Scientific study has shown that the Kennewick Man represents the Indian (South Asian) type. The skull is long and narrow and the teeth are of the Sundadont type. This should not be extrapolated to mean that the Kennewick Man actually came from the Indian subcontinent. But it confirms the spread of the Indian type all over the ancient world, from which it was displaced by later adaptations to different climates.

Language families

When the theory of the Aryan invasions into India is replaced by an “Out of India” viewpoint, one can readily explain regularities in languages that are spread widely. Linguists see connections between India and languages that extend to distant lands. Thus the Indo-Pacific family covers the languages of the Australian aborigines and the Papuans, the Austro-Asiatic cuts across from India to the Pacific (the Munda in India, the Thai, and the Vietnamese), and the Dravidian has connections with the Altaic (Japanese, Korean, and the Turkic).
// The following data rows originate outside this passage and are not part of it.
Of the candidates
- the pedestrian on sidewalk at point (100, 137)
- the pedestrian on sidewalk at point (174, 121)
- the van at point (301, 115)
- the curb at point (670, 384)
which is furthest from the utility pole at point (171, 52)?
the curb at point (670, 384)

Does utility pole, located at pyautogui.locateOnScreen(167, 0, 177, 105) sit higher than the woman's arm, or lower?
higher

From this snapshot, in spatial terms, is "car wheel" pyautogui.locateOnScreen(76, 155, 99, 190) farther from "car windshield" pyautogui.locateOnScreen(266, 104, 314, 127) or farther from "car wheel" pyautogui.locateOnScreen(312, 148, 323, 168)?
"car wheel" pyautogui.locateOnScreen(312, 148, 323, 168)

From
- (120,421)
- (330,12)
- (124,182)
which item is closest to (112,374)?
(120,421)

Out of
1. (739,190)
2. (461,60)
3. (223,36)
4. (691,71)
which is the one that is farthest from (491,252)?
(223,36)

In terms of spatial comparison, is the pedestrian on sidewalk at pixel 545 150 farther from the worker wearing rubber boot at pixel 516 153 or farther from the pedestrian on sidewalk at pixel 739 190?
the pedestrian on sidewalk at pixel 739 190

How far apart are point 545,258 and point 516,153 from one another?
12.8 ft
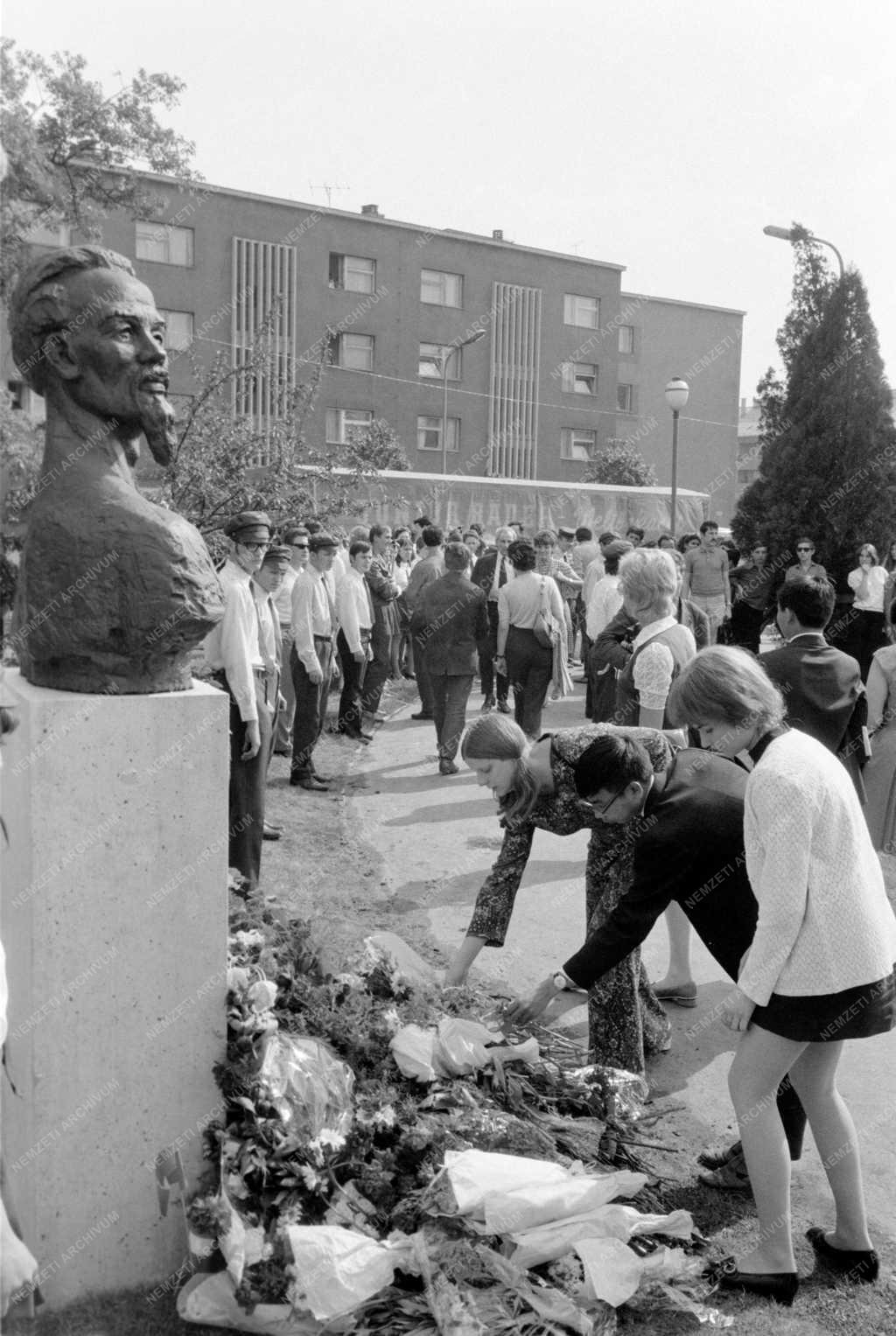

Within India, the connections between the structure and vocabulary of the north and the south Indian languages indicate much internal migration of people. The genetic evidence indicates that the Dravidian languages are the more ancient, and the Aryan languages evolved in India over thousands of years before migrants carried them westward to Europe. The proto-Dravidian languages reached northeast Asia through the sea route. If Aryan evolved out of proto-Dravidian, the attempt of the linguists to construct a pure proto-Dravidian vocabulary is in all probability wrong.

The idea that the development of the Aryan languages took place in India explains how a variety of such languages are to be found in the sub-continent. Both the so-called kentum and satem language families are represented: Bangani is kentum, it is found in the Himalayan region; and languages such as Sanskrit, Hindi, and Assamese are satem.